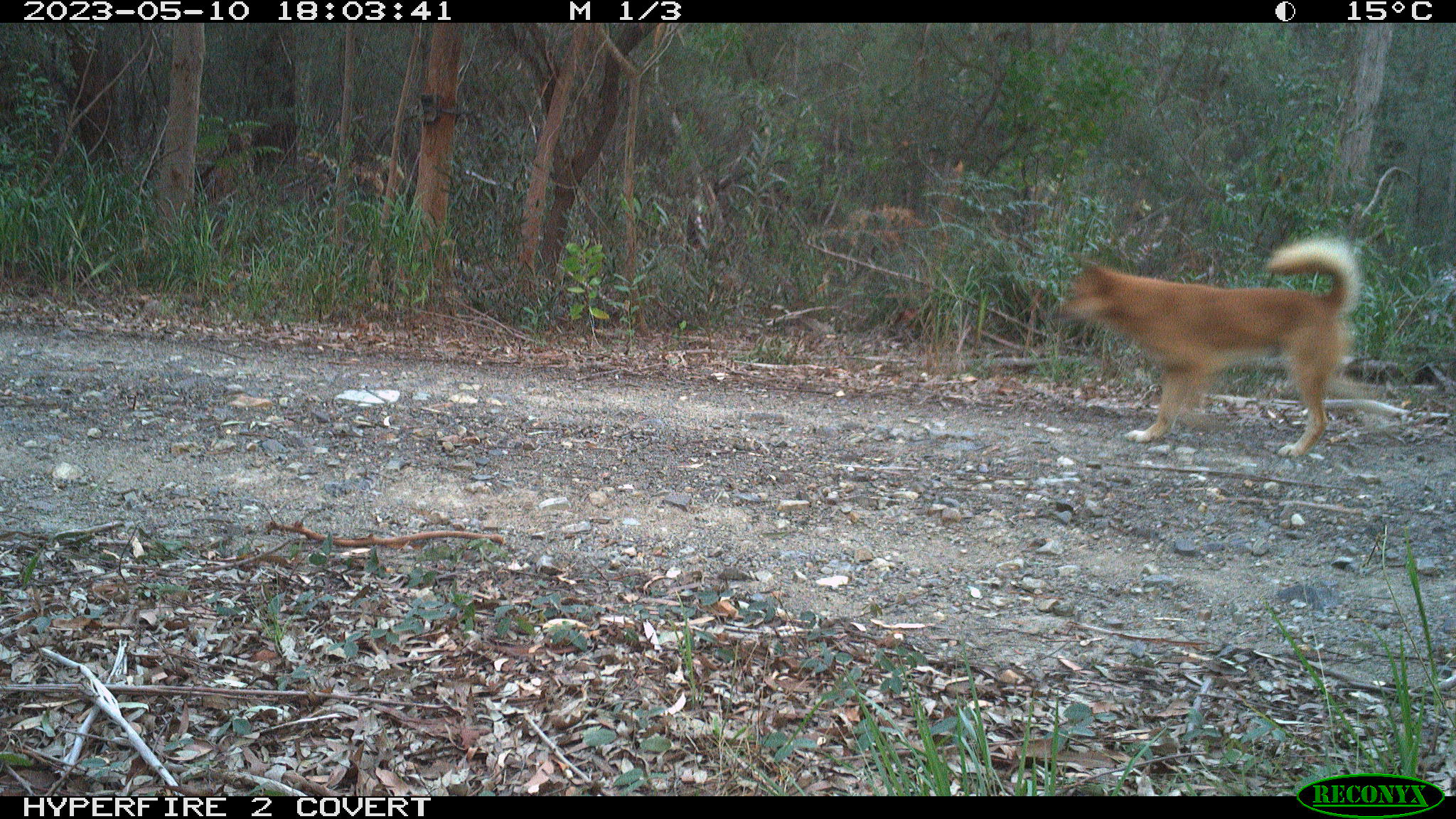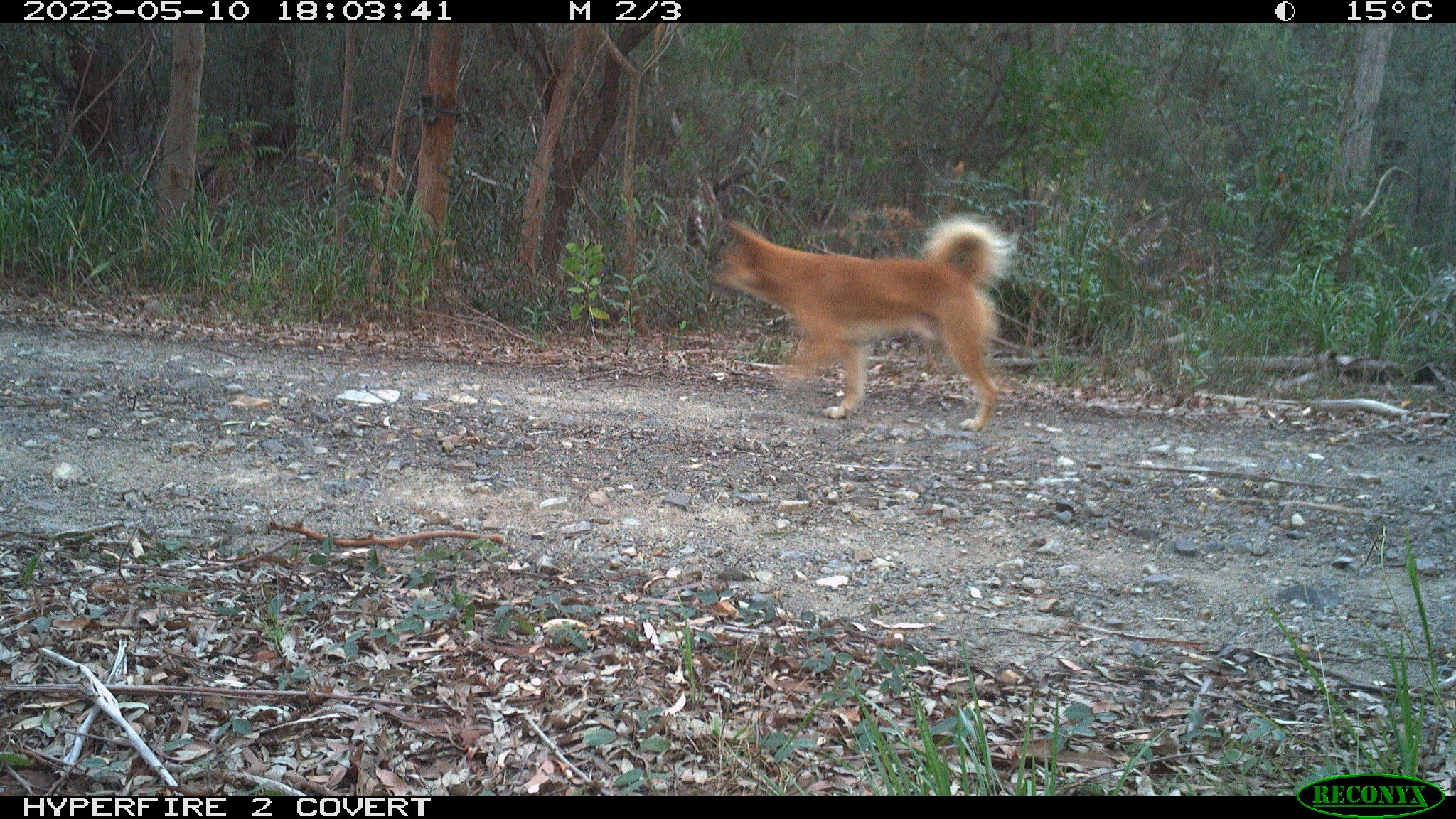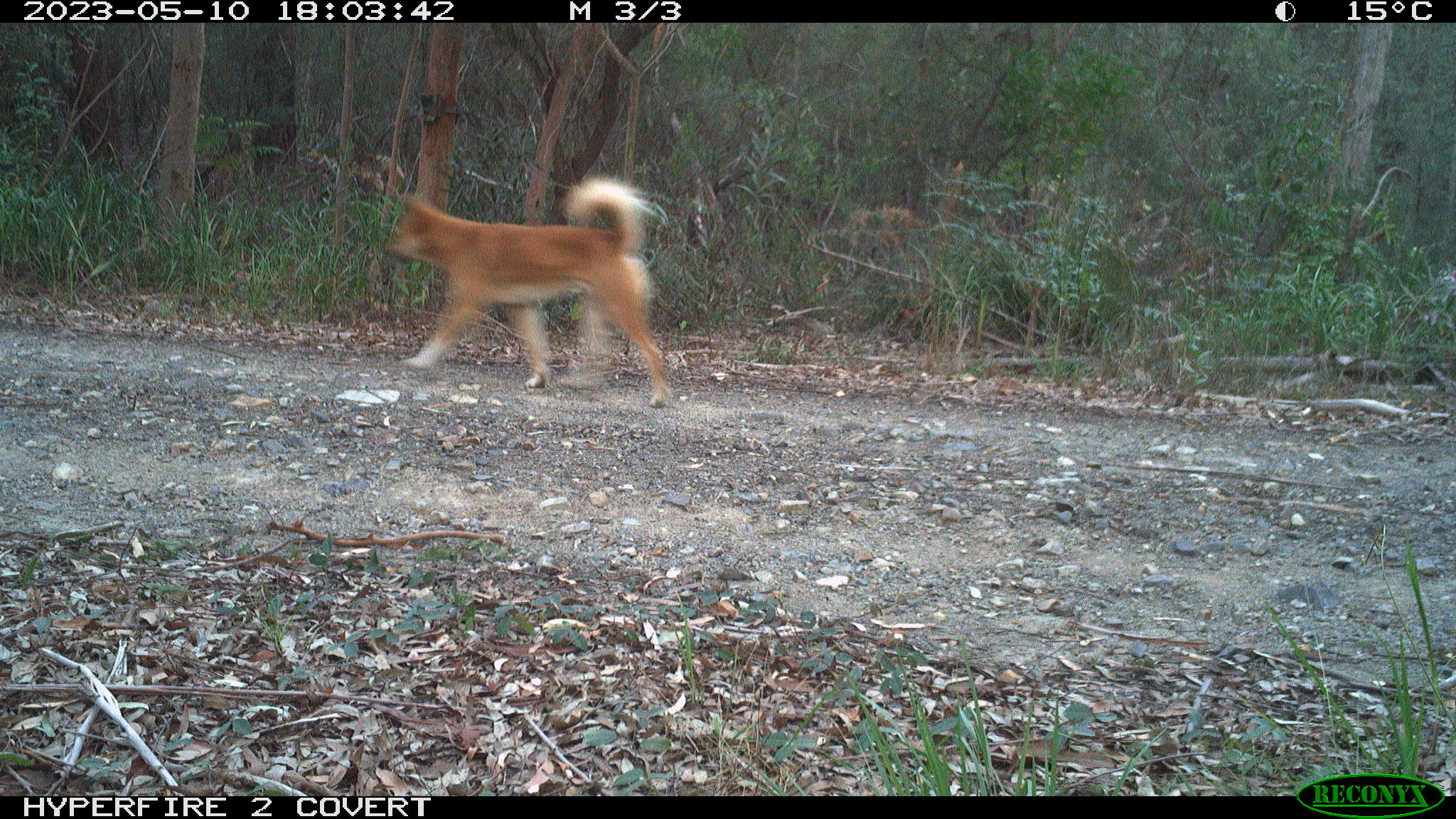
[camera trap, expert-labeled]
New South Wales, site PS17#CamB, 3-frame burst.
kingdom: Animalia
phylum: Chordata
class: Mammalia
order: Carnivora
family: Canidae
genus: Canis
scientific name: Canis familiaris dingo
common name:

TASK GOAL:
Every line from the one containing "order: Carnivora" to the close of the records must be reproduced exactly. Include both ends and nothing more.

TASK OUTPUT:
order: Carnivora
family: Canidae
genus: Canis
scientific name: Canis familiaris dingo
common name:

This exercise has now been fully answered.